- Reading text
※
Our Sympathy vs. the Will of God

05/03/2023

 

 

When we offer intercessory prayer for those around us, is our own sympathy for them getting in the way of effective prayer? Are we putting our own desires for them between them and God? So often we pray our will, and not God’s, and this can happen when we pray for others as well. Do we pray with empathy, or sympathy for others?

 

“praying at all times in the Spirit, with all prayer and supplication. To that end, keep alert with all perseverance, making supplication for all the saints,”

Ephesians 6:18 ESV

 

Scripture tells us to pray for others, and in fact I am an intercessor. I pray for others every day, and not just trivially. This is something I have been called to do. Many have the misconceived notion that intercessory prayer is some flowing oration suitable for publication... but it is not. Intercessory prayers are comprised of real language to a real God in the midst of real life issues, and we ask for His real will to be done.
※
- Data entries
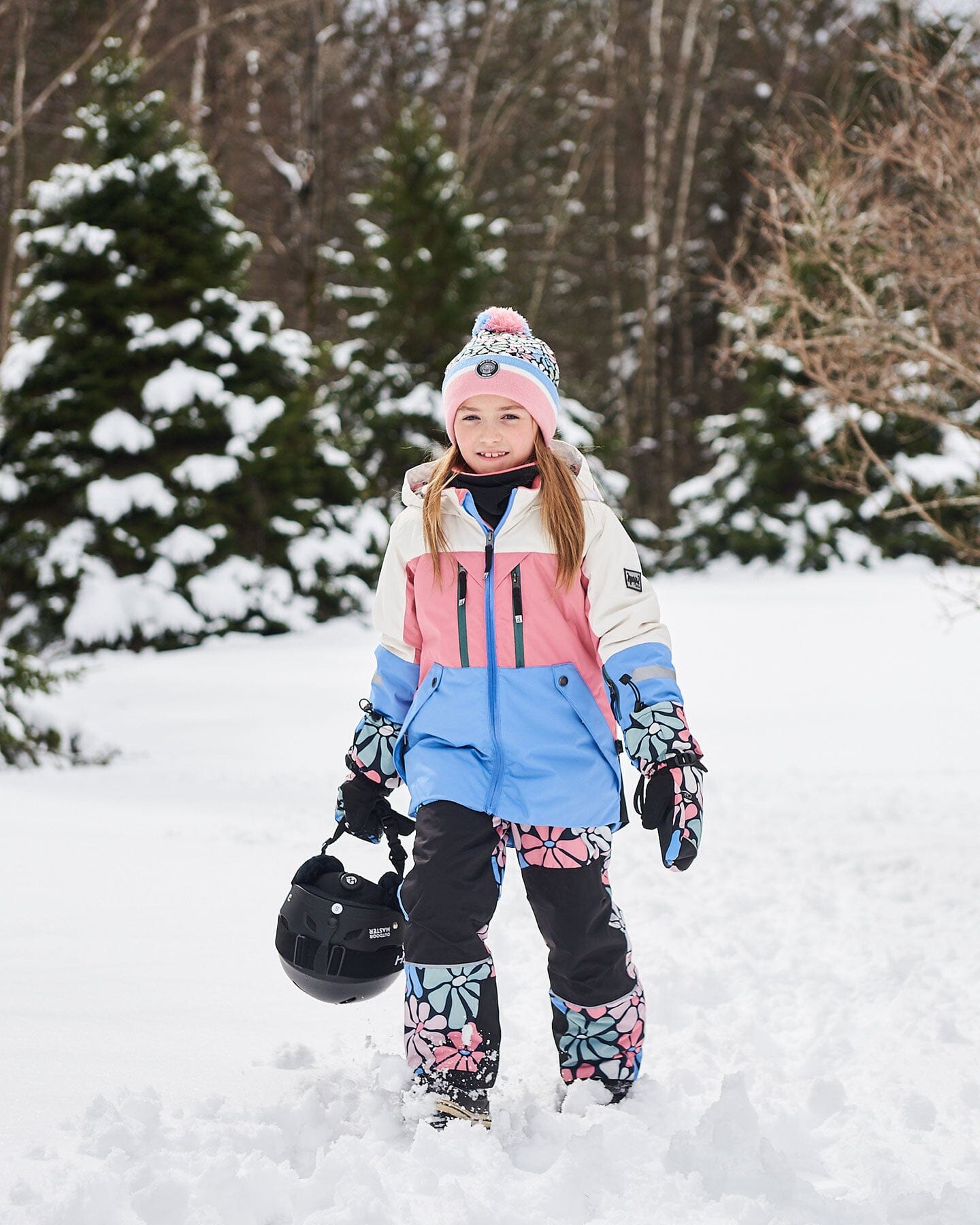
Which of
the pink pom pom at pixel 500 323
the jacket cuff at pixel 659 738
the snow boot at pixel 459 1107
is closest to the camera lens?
the snow boot at pixel 459 1107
※
- Tasks to complete
**A.** Copy from the passage on intercessory prayer the stretch from "Our Sympathy vs." through "sympathy for others?".
**B.** Which Bible verse and translation does the passage on intercessory prayer quote?
**C.** List every question that the passage on intercessory prayer asks in its opening paragraph.

- Answer set
**A.**
Our Sympathy vs. the Will of God

05/03/2023

 

 

When we offer intercessory prayer for those around us, is our own sympathy for them getting in the way of effective prayer? Are we putting our own desires for them between them and God? So often we pray our will, and not God’s, and this can happen when we pray for others as well. Do we pray with empathy, or sympathy for others?

**B.** Ephesians 6:18, ESV

**C.**
- When we offer intercessory prayer for those around us, is our own sympathy for them getting in the way of effective prayer?
- Are we putting our own desires for them between them and God?
- Do we pray with empathy, or sympathy for others?